Por JOÃO CARLOS SILVA
Jornal Público Domingo, 08 de Fevereiro de 2004
Mas a questão vai muito além de considerações eleitorais: mesmo que Bush permaneça
na Casa Branca, existem condições para manter uma peça central da sua política
externa, a doutrina de guerra preventiva contra inimigos potencialmente perigosos, ou
esta tornou-se uma baixa da própria guerra no Iraque?
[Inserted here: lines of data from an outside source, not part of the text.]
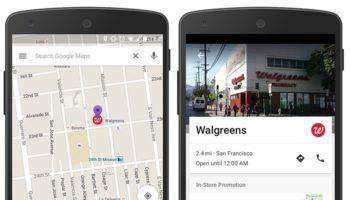 Davantage de publicités arrivent sur Google Maps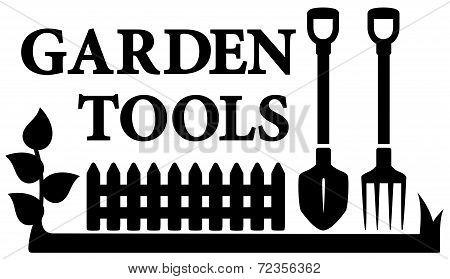 gardening tools symbol
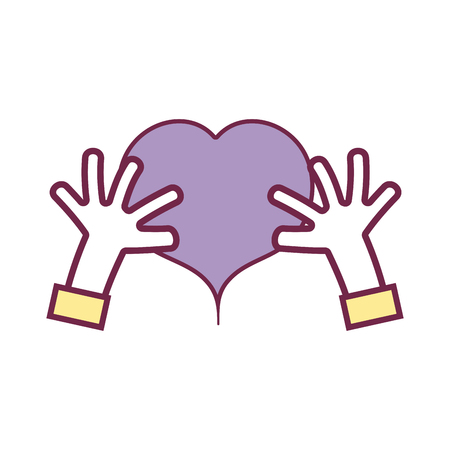 hands with heart to love symbol vector illustration design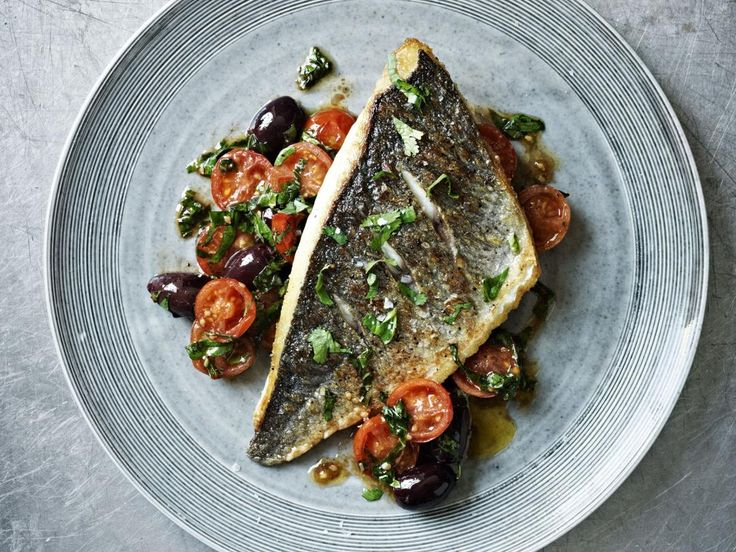 Seabream with Tomato Herb Salsa --- This is fantastic!!! I used red snapper (I don't think we can get sea bream in the states) The salsa is amazing and works with chicken, as well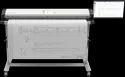 WideTEK 48 CL Wide Format Scanner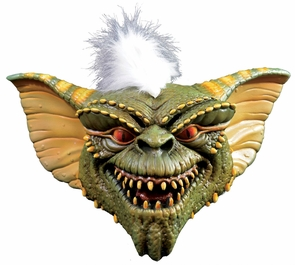 Stripe Mask - Gremlins Costume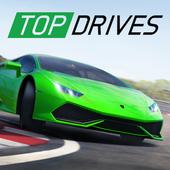 Top Drives アイコン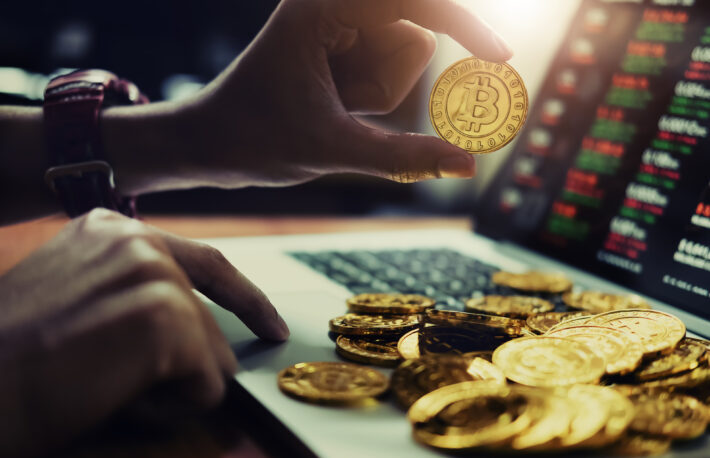 ビットコイン・コア開発者の「台所事情」──資金提供する米企業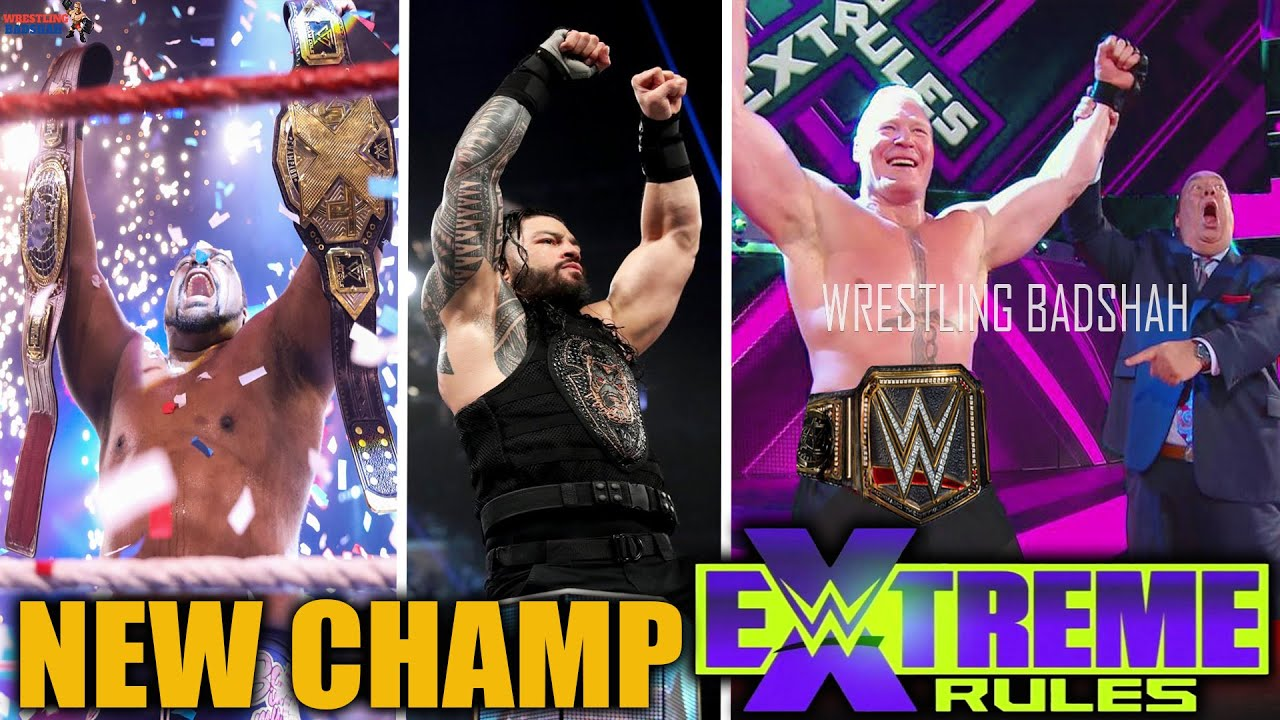 Brock Lesnar Returning at WWE Extreme Rules 2020?! Roman Reigns, Keith Lee Wins Both NXT Titles!!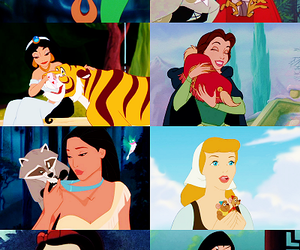disney, animal, and princess image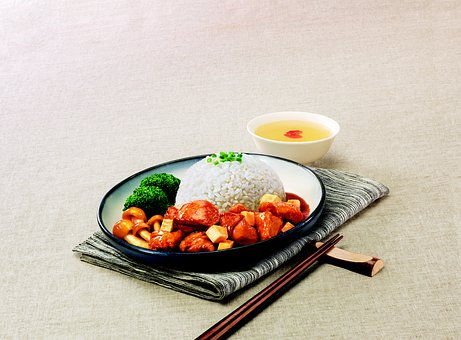 Shot Of Dining, Can Be Used For Business, Personal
A resposta não é unânime, mas uma maioria de comentadores e académicos acredita que
esta foi de facto a primeira e a última das guerras preventivas, atirando num ápice para o
lixo a doutrina enunciada por Bush em Junho de 2002 na Academia Militar de West
Point, em Nova Iorque.
Talvez pior do que isso: a oposição à guerra - que reuniu milhões em todo o mundo e
alimentou inflamados sentimentos anti-Bush - não esmoreceu e conheceu nas últimas
semanas a maior das suas "vinganças" quando o inspector chefe dos Estados Unidos
para encontrar os arsenais proibidos de Saddam, David Kay, se demitiu e vaticinou que
nunca seriam encontradas essas armas. "Fomos todos enganados", disse Kay. A culpa -
sugeriu - foi da espionagem e das suas informações incorrectas.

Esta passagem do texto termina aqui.